Concerning Revolution is an invitation to gather around films, sounds, writings, and other formats. Taking these visual, sonic, or discursive contributions as entry points, each event of the series seeks to speak to the urgencies, questions, concerns, and confrontations that emerge from this moment’s heightened — and globally expanded — formations of mass killing, repression,  and policing. Neighbours, comrades, and friends are called on to join, share, and disseminate.

The second session of Concerning Revolution brings together sounds and words, focusing on listening and reading practices.

Organize in collaboration with Archive Books.

BIOS

Haytham el-Wardany is a writer and translator, living and working (still) in Berlin. He spent the last year listening to talking animals, in fables and elsewhere, and learned from them how to speak in moments of danger.

Lama El Khatib is a writer and cultural practitioner.
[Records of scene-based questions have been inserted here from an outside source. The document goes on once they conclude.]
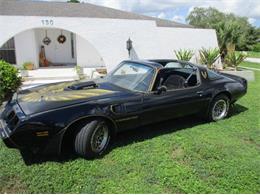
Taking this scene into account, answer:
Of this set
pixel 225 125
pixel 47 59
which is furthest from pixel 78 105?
pixel 47 59

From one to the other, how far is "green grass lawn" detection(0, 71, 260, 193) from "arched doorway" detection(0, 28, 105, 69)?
1018 cm

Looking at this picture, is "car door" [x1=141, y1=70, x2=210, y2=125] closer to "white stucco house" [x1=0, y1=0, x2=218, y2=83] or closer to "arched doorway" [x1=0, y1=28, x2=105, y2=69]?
"white stucco house" [x1=0, y1=0, x2=218, y2=83]

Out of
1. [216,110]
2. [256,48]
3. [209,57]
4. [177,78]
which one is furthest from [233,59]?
[256,48]

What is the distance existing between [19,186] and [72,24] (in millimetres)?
→ 9451

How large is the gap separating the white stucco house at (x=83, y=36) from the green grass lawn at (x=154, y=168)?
7.77m

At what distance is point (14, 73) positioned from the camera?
817 centimetres

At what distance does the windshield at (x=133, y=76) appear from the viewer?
5.10 m

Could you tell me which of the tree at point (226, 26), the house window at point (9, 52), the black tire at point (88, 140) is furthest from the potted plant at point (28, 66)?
the tree at point (226, 26)

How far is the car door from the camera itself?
16.2ft

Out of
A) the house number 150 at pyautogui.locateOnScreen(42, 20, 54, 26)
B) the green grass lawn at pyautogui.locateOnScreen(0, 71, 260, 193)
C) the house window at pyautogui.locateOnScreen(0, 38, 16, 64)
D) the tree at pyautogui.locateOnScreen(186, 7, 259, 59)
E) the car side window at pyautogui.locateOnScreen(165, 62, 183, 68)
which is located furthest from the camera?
the tree at pyautogui.locateOnScreen(186, 7, 259, 59)

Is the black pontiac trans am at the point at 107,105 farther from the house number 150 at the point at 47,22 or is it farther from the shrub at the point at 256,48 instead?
the shrub at the point at 256,48

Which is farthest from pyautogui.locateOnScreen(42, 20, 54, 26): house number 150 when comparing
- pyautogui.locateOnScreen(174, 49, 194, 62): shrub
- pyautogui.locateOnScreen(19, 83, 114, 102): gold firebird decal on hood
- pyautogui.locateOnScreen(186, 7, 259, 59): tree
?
pyautogui.locateOnScreen(186, 7, 259, 59): tree

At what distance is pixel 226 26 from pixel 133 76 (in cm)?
Answer: 1467

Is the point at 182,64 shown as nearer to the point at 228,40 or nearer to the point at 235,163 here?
the point at 235,163
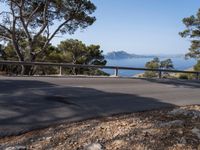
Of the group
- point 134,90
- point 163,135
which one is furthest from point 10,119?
point 134,90

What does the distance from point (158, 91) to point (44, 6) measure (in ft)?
63.3

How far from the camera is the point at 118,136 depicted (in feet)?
22.9

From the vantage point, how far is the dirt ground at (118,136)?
21.4ft

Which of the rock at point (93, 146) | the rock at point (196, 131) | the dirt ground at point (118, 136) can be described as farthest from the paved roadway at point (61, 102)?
the rock at point (196, 131)

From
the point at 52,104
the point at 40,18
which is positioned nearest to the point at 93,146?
the point at 52,104

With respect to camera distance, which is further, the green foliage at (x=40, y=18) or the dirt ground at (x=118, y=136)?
the green foliage at (x=40, y=18)

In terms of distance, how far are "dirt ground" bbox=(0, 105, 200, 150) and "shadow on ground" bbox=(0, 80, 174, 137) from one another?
26.5 inches

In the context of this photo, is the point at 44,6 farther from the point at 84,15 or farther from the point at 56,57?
the point at 56,57

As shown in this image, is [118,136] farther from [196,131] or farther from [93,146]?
[196,131]

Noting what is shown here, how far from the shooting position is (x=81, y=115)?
31.1 feet

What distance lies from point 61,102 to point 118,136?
169 inches

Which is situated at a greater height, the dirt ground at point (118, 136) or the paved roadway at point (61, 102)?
the paved roadway at point (61, 102)

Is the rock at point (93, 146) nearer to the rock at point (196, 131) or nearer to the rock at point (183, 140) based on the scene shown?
the rock at point (183, 140)

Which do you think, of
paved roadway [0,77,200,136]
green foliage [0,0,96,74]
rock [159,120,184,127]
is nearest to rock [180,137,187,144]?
rock [159,120,184,127]
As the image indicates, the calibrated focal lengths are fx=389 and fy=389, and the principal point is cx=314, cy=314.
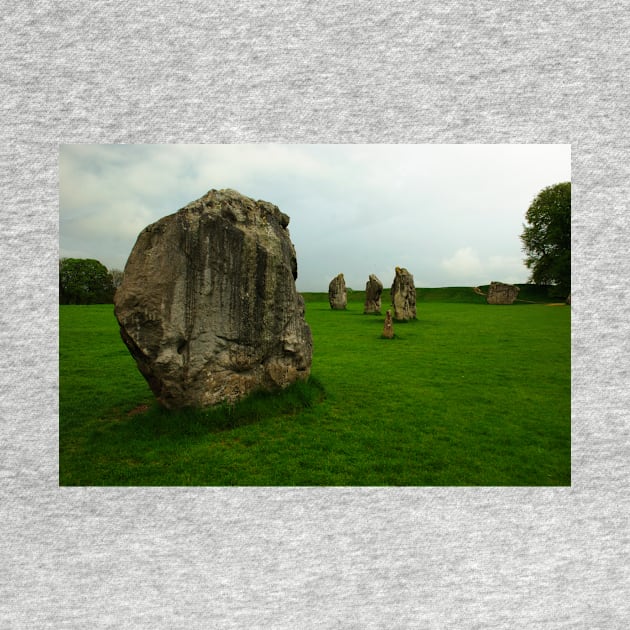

She has been trained in architecture and studied art history and philosophy at the American University of Beirut. She is currently pursuing an MA in philosophy at the Freie Universität Berlin. Her research and practice focus on questions and histories of labor and economy, and on relations of debt and state.

Mokia Dinnyuy Manjoh (b. Bafoussam, 1994) is a writer, cultural worker and recovering “international development professional” based in Berlin. Mokia’s work is predominantly informed by the struggles of his people against poverty and displacement and their root causes as well as the interrelations of struggle across the African and Arab world. He relies heavily on the literary and artistic legacies left behind by people who have waged war against colonialism for decades and works to find ways to permit their work to grow as it must. His particular focus is on the struggle to seize narrative power from the self-proclaimed humanitarians of the continuously colonising world.

Sarah Zeryab is a Palestinian artist and filmmaker whose work spans various forms of media, with a focus on films, video, sound, and text. Through audio-visual and spatial tools, her practice revolves around narrating and re-narrating the affective and aesthetic materializations of loss, statelessness, resistance, and exile. Grounded in personal experiences of refuge, her work examines the tension between private and communal spaces, especially when these spaces no longer exist or have become ruins.